Exercise directions: In the reflection on Psalm 84, what reason did the grandfather give for not welcoming swallows?
[START OF Extract to read]
Psalms 24, 29 (morning)
Psalms 8, 84 (evening)
How lovely is your dwelling place, O Lord of hosts!
My soul longs, indeed it faints for the courts of the Lord; my heart and my flesh sing for joy to the living God.
Even the sparrow finds a home, and the swallow a nest for herself, where she may lay her young, at your altars, O Lord of hosts, my King and my God.
Happy are those who live in your house, ever singing your praise. Selah
Happy are those whose strength is in you, in whose heart are the highways to Zion.
As they go through the valley of Baca they make it a place of springs; the early rain also covers it with pools.
They go from strength to strength; the God of gods will be seen in Zion.
O Lord God of hosts, hear my prayer; give ear, O God of Jacob! Selah
Behold our shield, O God; look on the face of your anointed.
For a day in your courts is better than a thousand elsewhere. I would rather be a doorkeeper in the house of my God than live in the tents of wickedness.
For the Lord God is a sun and shield; he bestows favor and honor. No good thing does the Lord withhold from those who walk uprightly.
O Lord of hosts, happy is everyone who trusts in you. ~Psalm 84
To this day, I still follow the pattern of my grandfather and hose the nests of sparrows and swallows off my house. I still hear his answer when I asked him why swallows and sparrows were unwelcome, when we had let other bird nests, such as orioles, remain undisturbed.
"Because sparrows are messy, and swallows terrorize the dogs."
I had seen both, so I really had no argument. I remember my childhood mind thinking there sure were a lot of inconsistencies when it came to birds. Sparrows sang beautifully, but everyone complained bitterly about their unattractiveness at the bird feeder and their penchant for fecal mayhem around the patio. I was told swallows were "good" birds in that they ate mosquitoes and other nasty flying bugs, but they swooped mercilessly at me and my rat terrier dog Peetee. All said, though, the bottom line was that swallows and sparrows were not going to find a home under the eaves of my grandparents' house--and I have to admit that to this day, they don't find one under the eaves of my house, either.
[END OF Extract to read]
[START OF Entries]
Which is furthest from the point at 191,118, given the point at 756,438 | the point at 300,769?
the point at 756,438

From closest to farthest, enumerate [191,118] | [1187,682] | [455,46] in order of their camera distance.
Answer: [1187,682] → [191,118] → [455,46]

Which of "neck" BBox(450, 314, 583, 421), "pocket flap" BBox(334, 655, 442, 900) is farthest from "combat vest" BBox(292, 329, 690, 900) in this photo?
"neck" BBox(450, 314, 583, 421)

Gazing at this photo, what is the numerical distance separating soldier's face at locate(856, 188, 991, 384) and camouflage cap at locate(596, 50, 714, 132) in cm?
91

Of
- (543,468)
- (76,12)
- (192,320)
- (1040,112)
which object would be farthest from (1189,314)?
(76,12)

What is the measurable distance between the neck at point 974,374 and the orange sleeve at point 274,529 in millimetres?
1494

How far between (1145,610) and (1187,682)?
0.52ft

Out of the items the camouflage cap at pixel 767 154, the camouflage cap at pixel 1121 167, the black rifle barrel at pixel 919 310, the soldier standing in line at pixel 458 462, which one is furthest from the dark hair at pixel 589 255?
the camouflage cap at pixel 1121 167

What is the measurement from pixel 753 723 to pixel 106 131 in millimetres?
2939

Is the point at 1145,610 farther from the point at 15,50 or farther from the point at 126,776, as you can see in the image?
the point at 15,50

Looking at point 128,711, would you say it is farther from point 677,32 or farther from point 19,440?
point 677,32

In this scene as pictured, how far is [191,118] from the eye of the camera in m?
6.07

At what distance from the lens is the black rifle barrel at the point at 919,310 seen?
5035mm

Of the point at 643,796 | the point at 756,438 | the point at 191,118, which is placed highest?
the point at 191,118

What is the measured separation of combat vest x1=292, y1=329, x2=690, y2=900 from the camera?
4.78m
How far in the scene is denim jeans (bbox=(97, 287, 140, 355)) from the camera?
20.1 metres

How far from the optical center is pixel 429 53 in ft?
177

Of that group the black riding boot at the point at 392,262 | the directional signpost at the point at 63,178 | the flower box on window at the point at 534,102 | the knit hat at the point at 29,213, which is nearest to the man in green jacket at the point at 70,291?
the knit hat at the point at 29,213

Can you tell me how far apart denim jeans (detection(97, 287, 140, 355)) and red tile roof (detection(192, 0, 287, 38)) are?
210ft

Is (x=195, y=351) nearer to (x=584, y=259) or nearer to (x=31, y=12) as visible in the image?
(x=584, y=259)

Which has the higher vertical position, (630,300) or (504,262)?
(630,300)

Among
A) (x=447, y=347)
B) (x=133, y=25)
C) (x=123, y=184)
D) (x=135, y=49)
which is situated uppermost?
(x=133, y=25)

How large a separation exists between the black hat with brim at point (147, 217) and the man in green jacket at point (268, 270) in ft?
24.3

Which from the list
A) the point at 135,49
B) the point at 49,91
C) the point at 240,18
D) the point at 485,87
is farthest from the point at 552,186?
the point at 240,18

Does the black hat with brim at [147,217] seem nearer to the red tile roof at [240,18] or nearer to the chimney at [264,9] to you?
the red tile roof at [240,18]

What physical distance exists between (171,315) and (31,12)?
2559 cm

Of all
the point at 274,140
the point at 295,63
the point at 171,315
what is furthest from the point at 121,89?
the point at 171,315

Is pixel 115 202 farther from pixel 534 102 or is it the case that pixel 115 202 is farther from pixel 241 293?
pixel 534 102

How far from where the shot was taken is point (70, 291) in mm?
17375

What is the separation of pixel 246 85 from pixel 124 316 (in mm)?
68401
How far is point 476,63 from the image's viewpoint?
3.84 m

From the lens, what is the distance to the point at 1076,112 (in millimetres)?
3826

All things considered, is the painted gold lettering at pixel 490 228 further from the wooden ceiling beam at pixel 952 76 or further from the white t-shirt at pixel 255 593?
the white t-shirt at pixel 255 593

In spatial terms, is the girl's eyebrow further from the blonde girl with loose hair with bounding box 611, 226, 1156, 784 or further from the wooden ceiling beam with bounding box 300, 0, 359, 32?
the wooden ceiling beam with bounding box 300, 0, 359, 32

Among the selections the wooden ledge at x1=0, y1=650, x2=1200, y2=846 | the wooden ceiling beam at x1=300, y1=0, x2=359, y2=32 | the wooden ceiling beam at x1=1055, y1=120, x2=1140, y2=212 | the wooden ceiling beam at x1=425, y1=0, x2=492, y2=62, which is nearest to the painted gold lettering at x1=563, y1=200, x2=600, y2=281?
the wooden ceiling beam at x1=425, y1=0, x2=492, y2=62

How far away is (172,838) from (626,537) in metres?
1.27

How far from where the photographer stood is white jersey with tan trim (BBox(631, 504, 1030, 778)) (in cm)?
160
[END OF Entries]
[START OF Entries]
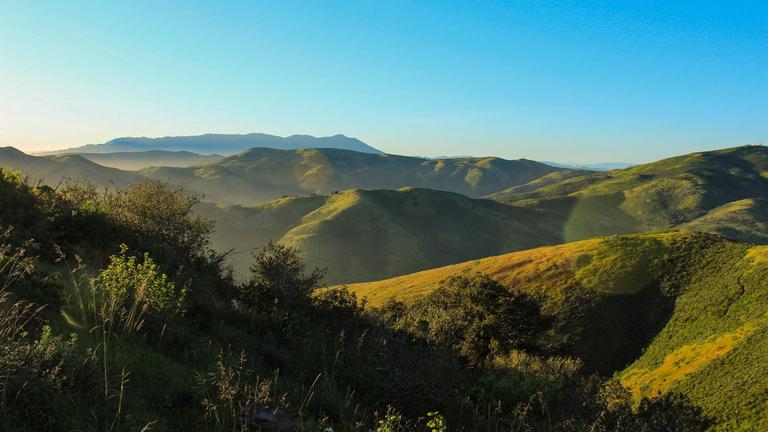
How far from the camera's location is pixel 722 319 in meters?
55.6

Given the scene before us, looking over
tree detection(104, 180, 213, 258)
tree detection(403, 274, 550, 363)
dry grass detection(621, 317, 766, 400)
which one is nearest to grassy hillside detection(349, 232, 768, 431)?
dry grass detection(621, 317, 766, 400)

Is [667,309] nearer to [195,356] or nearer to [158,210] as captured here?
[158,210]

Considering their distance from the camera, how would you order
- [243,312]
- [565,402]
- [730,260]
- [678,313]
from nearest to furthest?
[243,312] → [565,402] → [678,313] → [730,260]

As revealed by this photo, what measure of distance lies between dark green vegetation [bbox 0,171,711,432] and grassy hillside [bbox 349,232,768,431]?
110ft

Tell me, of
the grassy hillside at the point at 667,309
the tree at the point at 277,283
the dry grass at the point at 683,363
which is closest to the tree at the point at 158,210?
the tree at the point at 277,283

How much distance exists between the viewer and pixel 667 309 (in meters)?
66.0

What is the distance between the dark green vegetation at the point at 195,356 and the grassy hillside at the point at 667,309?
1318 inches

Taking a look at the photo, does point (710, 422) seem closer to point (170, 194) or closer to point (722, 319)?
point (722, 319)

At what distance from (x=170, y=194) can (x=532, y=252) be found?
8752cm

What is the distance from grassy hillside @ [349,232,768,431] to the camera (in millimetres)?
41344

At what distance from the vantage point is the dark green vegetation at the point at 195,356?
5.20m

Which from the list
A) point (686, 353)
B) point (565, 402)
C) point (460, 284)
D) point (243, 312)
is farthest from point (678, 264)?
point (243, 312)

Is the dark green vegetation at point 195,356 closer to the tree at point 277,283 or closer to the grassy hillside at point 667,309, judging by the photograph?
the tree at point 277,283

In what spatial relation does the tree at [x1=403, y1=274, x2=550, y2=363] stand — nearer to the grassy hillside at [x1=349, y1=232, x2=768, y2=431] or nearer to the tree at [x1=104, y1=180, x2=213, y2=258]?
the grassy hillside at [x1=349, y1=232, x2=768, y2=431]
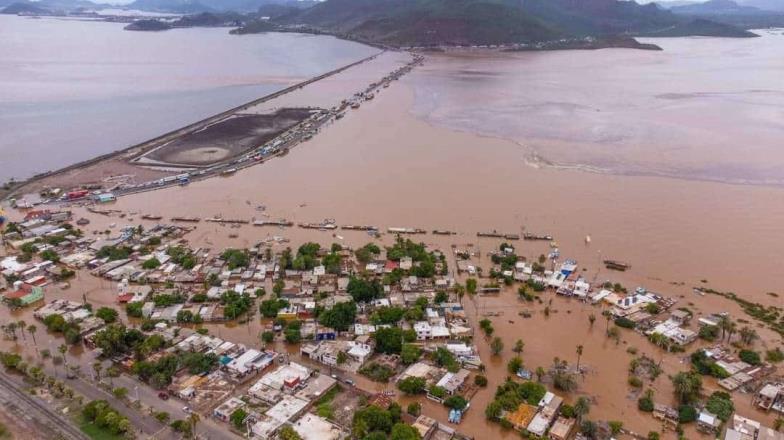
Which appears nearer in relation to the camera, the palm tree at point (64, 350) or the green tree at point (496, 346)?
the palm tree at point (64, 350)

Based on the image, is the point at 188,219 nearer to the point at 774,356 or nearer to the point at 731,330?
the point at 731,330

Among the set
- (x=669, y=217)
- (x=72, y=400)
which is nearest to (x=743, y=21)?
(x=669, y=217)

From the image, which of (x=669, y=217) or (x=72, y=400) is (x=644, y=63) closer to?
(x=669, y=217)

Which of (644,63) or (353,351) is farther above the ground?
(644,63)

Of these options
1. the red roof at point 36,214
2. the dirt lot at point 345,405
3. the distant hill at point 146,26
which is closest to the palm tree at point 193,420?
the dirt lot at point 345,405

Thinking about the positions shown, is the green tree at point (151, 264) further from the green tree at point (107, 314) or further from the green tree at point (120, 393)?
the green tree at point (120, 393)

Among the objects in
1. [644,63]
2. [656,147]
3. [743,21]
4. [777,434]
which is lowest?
[END OF Entries]
Response: Swallows terrorize the dogs.